As a pro-life Catholic it is very upsetting to me to see the abortion issue linked with gay rights issues. To me respect for the sanctity of life and the dignity of all persons includes not only the unborn but also the GLBT community. I am very offended by bishops that throw the two issues in together and assume that people that are pro-gay rights are also pro-choice/pro-abortion. I am sick of these conservative hierarchs who spread hatred of GLBT people and them use sweet language about how much they love gay people and they are just worried about their souls, blah, blah, blah. I am tired of the act. Sorry again for venting but it just upsets me how these guys think that they are so perfect and so much better than the rest of us. After the way a lot of them handled the abuse crisis they don't have as much credibility and more people see through the phoniness and insincerity.

TheraP said...

Take a look at the principles I distilled from Leo Strauss and his neocon disciples months ago. Because, if you ask me, this is the kind of "program" being implemented by the Vatican. And I already looked at how the right wing in the US is doing so. It's very disheartening to the extreme.

http://tpmcafe.talkingpointsmemo.com/talk/blogs/therap/2009/05/who-is-leo-strauss-and-why-sho.php

This is all a pretty well orchestrated campaign. Once you see the outlines, and how the principles intereact.... wow!

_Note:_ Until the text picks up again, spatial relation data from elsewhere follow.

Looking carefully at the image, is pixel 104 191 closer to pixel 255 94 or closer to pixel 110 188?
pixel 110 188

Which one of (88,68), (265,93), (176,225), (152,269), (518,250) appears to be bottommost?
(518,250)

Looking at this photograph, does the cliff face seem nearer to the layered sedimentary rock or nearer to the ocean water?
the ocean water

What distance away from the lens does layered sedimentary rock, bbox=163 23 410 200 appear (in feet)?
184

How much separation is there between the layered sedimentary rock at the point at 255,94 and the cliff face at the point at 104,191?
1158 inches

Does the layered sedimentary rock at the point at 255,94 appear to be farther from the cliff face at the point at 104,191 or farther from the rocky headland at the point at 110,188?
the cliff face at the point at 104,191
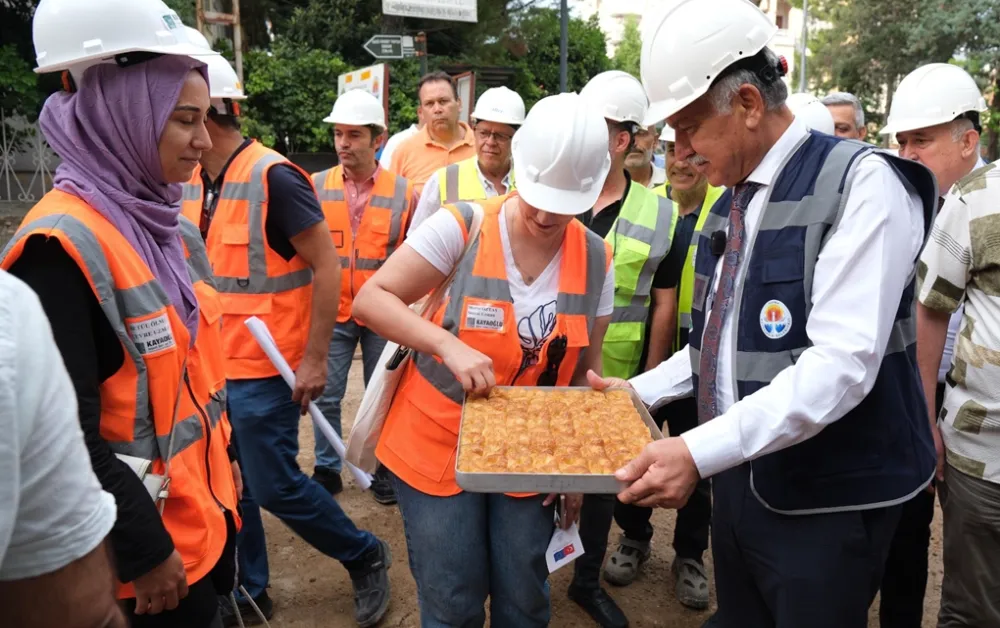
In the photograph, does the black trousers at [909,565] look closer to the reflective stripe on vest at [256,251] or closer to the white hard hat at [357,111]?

I've also placed them at the end of my most recent TPM blog - once I had the awful lightbulb go on!

Mareczku said...

What is Archbishop Neinstedt's input here? Is he still going after the GLBT community? What about the gay priests in the St. Paul Archdiocese? How are they surviving this?

Mareczku said...

I read this quote on another site. "Nor will we bend any rule purporting to force us to bless immoral sexual partnerships." I am gutted here. From these words they have pretty much told gays that they are no longer welcome in the Catholic Church. They are telling gay families that they are immoral. You really need to take Archbishop Neinstedt to task for signing this. It is dehumanizing and an outrage. I know that some of these guys hate gay people but to do what they have did here just really hurts. Some want drive us out it seems. Are they the pastors of all the people or just those that dislike gay people and want them out of the Church? As Colkoch said, "This is getting very, ver ugly."